The RNA molecules are then transferred to a special blotting paper
usually made of nitrocellulose. Membranes made up of nylon can
Northern Blotting
Technique
also be used. The separation pattern of the RNA molecules in the
blotting paper remains the same as that in the gel.
The blot is then exposed to a labeled, single-stranded DNA probe.
The bases in this probe will pair with their complementary RNA
sequences in the blot producing a double-stranded DNA-RNA
molecule. Although the probe cannot be seen at this stage, since it
is labeled with an enzyme or radioactive tag, it can be seen after
appropriate treatment in the next step.
Next, the probe is exposed to a colorless substrate which gets
converted by the enzyme to a colored product and is visible on an
X-ray film. In case the probe is radioactive, it can directly be seen
on the X-ray film.
Figure 3: Northern Blotting Analysis
3- Applications
Northern blot analysis is widely used in molecular biology as a gold
standard for the direct study of gene expression at the level of mRNA and
to detect transcript sizes.
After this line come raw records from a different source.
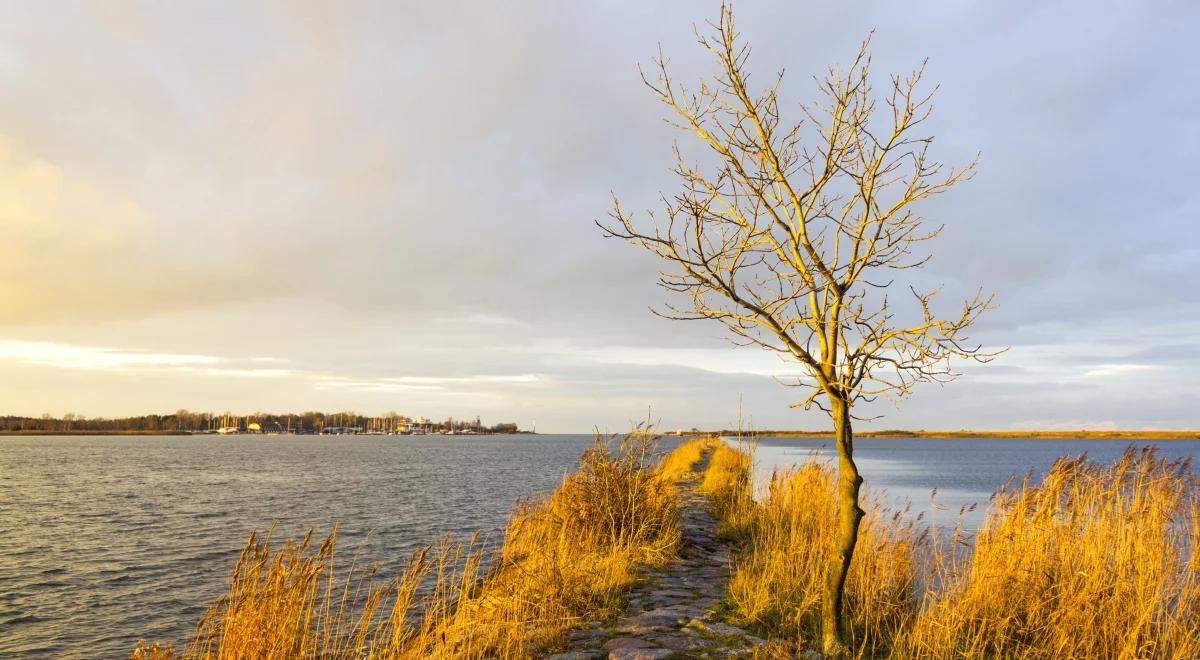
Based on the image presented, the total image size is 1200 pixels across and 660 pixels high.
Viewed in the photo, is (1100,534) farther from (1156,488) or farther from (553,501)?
(553,501)

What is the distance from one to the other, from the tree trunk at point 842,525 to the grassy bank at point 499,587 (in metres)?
2.19

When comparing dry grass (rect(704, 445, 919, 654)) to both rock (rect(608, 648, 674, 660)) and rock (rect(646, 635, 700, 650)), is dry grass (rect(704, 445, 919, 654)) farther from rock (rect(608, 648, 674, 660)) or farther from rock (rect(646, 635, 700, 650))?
rock (rect(608, 648, 674, 660))

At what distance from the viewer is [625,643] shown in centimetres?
574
Further applications involve studies of RNA
degradation or RNA splicing as well as RNA half-life. Northern blotting
is also frequently used to check or confirm genetic manipulations in
transgenic or knockout mice. (27)
Advantages and Disadvantages of Northern Blotting
Advantages:
The strength of this method is its simplicity.
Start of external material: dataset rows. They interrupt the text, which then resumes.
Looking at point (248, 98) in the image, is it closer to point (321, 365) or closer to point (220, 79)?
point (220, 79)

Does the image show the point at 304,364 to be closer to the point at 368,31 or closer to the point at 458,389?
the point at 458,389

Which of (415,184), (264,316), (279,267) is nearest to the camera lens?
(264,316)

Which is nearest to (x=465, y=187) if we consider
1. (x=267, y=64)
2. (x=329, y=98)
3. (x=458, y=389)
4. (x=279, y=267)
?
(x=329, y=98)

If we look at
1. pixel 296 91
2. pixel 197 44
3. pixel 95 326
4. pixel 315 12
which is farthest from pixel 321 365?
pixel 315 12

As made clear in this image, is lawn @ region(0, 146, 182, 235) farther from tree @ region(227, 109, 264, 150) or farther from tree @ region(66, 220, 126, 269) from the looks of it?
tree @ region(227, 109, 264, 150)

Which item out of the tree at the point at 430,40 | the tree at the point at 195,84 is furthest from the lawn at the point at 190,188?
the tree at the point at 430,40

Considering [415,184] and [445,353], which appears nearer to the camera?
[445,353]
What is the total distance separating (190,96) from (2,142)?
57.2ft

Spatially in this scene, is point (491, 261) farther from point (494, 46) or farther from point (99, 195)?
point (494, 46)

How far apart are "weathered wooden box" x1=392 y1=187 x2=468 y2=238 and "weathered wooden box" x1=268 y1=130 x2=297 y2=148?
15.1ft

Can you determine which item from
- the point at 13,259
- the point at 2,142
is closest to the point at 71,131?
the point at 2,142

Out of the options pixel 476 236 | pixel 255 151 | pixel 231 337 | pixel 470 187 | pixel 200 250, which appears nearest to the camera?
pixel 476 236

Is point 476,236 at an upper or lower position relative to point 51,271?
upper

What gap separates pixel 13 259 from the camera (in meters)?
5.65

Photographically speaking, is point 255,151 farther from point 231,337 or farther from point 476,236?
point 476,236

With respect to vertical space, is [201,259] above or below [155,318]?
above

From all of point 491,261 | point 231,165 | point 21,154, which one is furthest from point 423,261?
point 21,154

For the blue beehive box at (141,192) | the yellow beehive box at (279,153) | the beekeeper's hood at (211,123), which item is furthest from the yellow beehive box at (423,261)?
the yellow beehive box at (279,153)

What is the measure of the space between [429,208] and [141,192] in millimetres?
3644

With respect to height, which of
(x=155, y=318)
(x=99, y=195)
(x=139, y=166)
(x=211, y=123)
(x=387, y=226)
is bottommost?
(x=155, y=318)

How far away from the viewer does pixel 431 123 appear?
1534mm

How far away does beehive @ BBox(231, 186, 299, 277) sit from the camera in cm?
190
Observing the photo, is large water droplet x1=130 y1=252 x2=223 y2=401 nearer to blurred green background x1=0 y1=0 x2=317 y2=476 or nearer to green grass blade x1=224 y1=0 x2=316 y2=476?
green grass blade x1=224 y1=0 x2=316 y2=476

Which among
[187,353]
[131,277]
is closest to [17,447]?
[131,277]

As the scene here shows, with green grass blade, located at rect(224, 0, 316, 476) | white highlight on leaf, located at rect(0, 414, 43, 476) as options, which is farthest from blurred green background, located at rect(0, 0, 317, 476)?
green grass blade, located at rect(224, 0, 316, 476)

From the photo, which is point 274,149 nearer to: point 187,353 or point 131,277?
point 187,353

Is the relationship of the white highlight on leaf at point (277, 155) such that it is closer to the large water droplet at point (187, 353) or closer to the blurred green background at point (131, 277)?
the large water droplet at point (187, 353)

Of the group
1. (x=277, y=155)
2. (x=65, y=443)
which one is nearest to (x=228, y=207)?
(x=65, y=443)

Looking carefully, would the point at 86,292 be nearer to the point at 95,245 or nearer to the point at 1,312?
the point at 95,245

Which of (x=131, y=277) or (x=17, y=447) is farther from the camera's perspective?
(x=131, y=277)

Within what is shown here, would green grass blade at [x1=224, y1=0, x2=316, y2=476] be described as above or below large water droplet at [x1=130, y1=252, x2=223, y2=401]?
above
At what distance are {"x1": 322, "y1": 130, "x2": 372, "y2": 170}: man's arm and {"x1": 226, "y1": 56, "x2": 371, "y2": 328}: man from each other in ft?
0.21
Specificity is relatively high.
Sequences with even partial homology can be used as hybridization
probes.
mRNA transcript size can be detected.
RNA splicing is visible because alternatively spliced transcripts
can be detected.
The cost of running many gels is low once the equipment is set up.
Blots can be stored for several years and reprobed if necessary.
Quantity and quality of RNA can be easily verified after
electrophoresis and before further processing is done.
Disadvantages:
Risk of mRNA degradation during electrophoresis: quality and
quantification of expression are negatively affected.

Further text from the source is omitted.